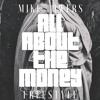MYKE TOWERS - ALL ABOUT THE MONEY FREESTYLE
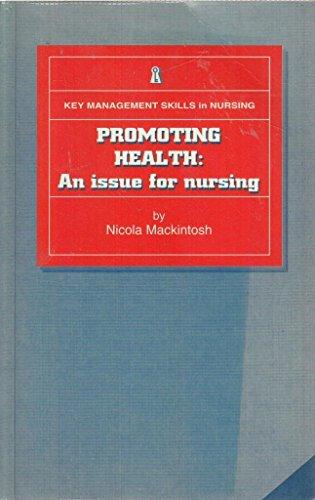 Promoting Health: An Issue for Nursing (Key Management Skills in Nursing)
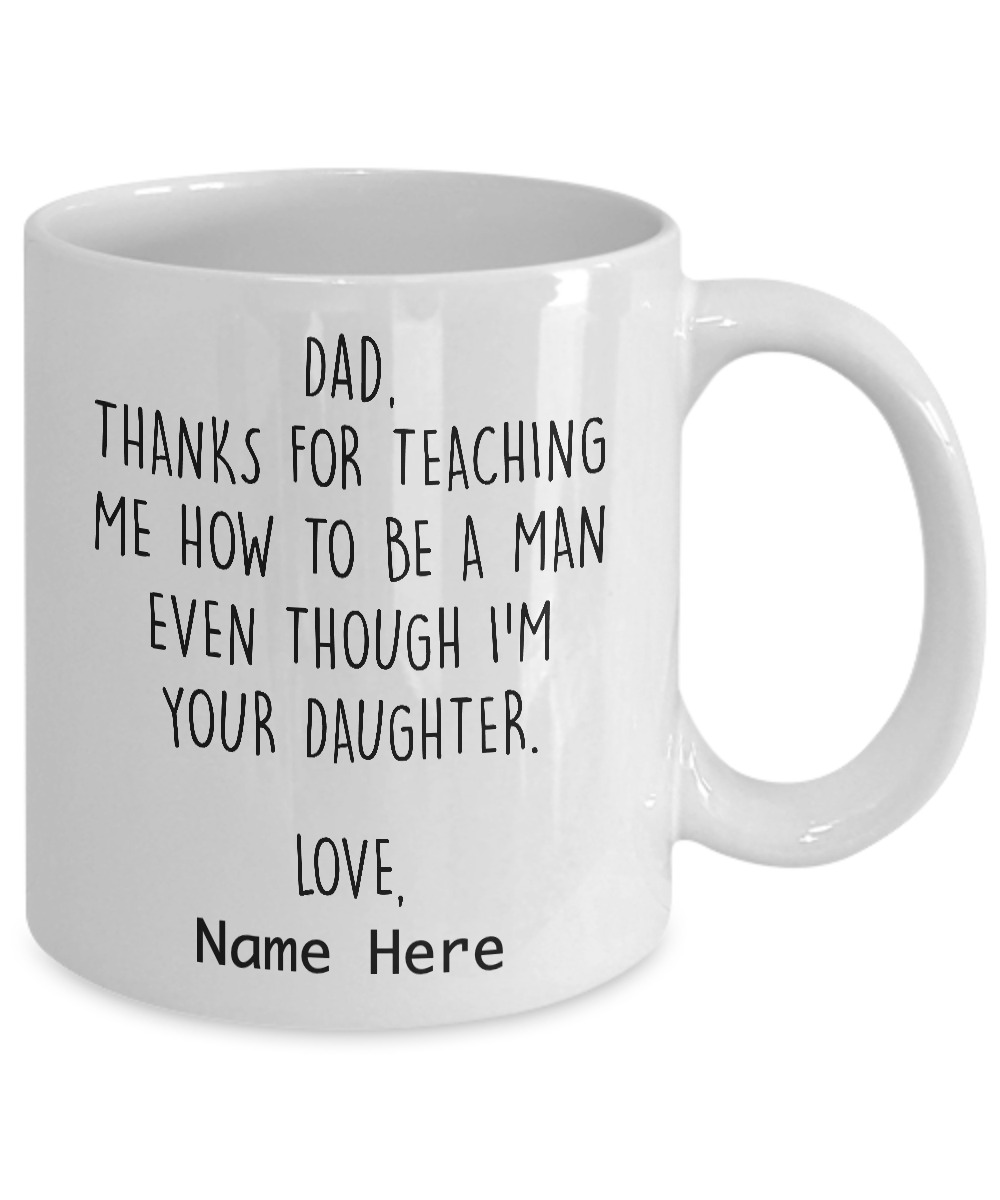 Dad Thanks for teaching me how to be a man even though im your daughter mug1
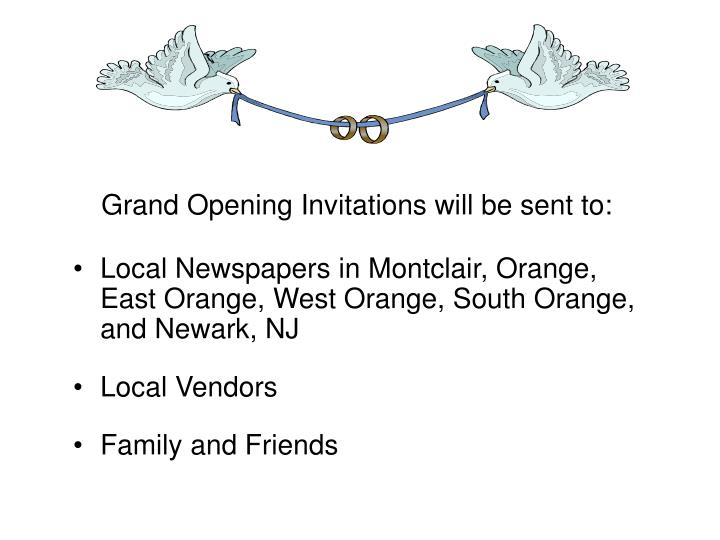 Grand Opening Invitations will be sent to:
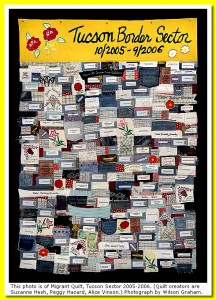 This photo is of Migrant Quilt, Tucson Sector 2005-2006. (Quilt creators are Suzanne Hesh, Peggy Hazard, Alice Vinson.) Photograph by Wilson Graham.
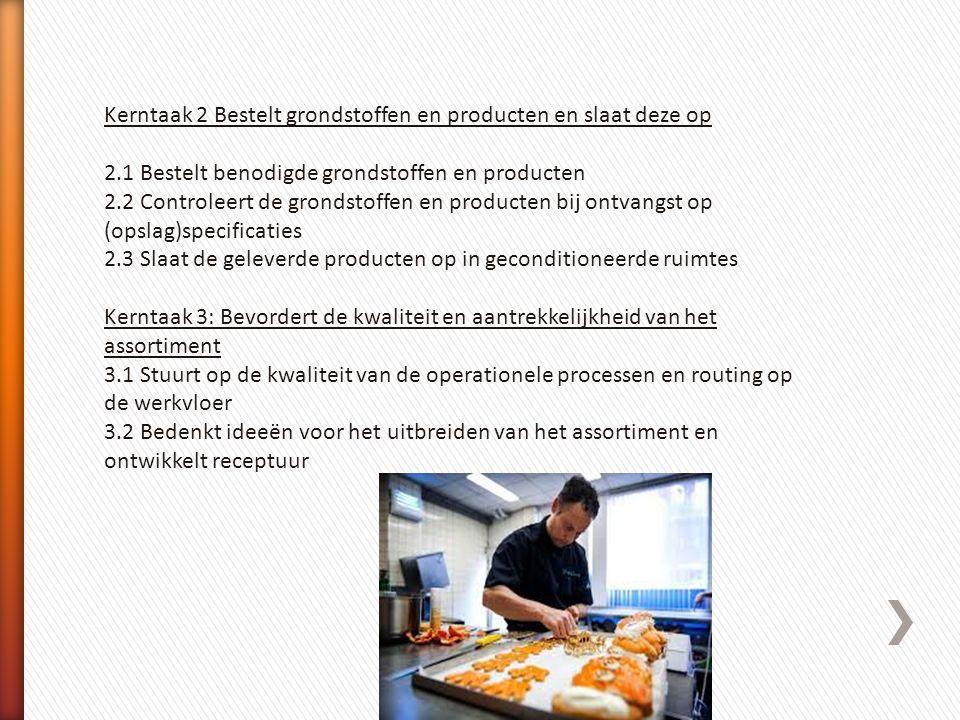 Kerntaak 2 Bestelt grondstoffen en producten en slaat deze op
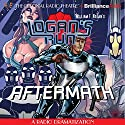 William F. Nolan's Logan's Run - Aftermath Radio/TV Program by M. J. Elliott Narrated by Tom Berry, Kate DeSisto,  The Colonial Radio Players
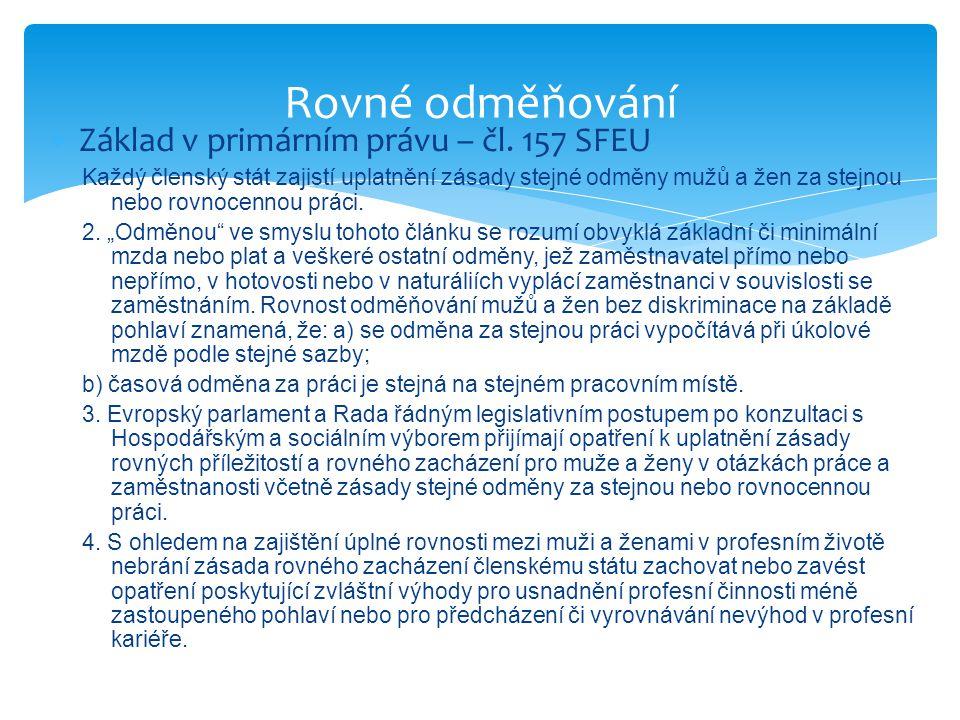 """ Základ v primárním právu – čl. 157 SFEU Každý členský stát zajistí uplatnění zásady stejné odměny mužů a žen za stejnou nebo rovnocennou práci. 2. """""""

··········

▶ Work required: All of the data is to be returned exactly, with no pictures included.

▶ Response to the exercise:
MYKE TOWERS - ALL ABOUT THE MONEY FREESTYLE
 Promoting Health: An Issue for Nursing (Key Management Skills in Nursing)
 Dad Thanks for teaching me how to be a man even though im your daughter mug1
 Grand Opening Invitations will be sent to:
 This photo is of Migrant Quilt, Tucson Sector 2005-2006. (Quilt creators are Suzanne Hesh, Peggy Hazard, Alice Vinson.) Photograph by Wilson Graham.
 Kerntaak 2 Bestelt grondstoffen en producten en slaat deze op
 William F. Nolan's Logan's Run - Aftermath Radio/TV Program by M. J. Elliott Narrated by Tom Berry, Kate DeSisto,  The Colonial Radio Players
 """ Základ v primárním právu – čl. 157 SFEU Každý členský stát zajistí uplatnění zásady stejné odměny mužů a žen za stejnou nebo rovnocennou práci. 2. """""""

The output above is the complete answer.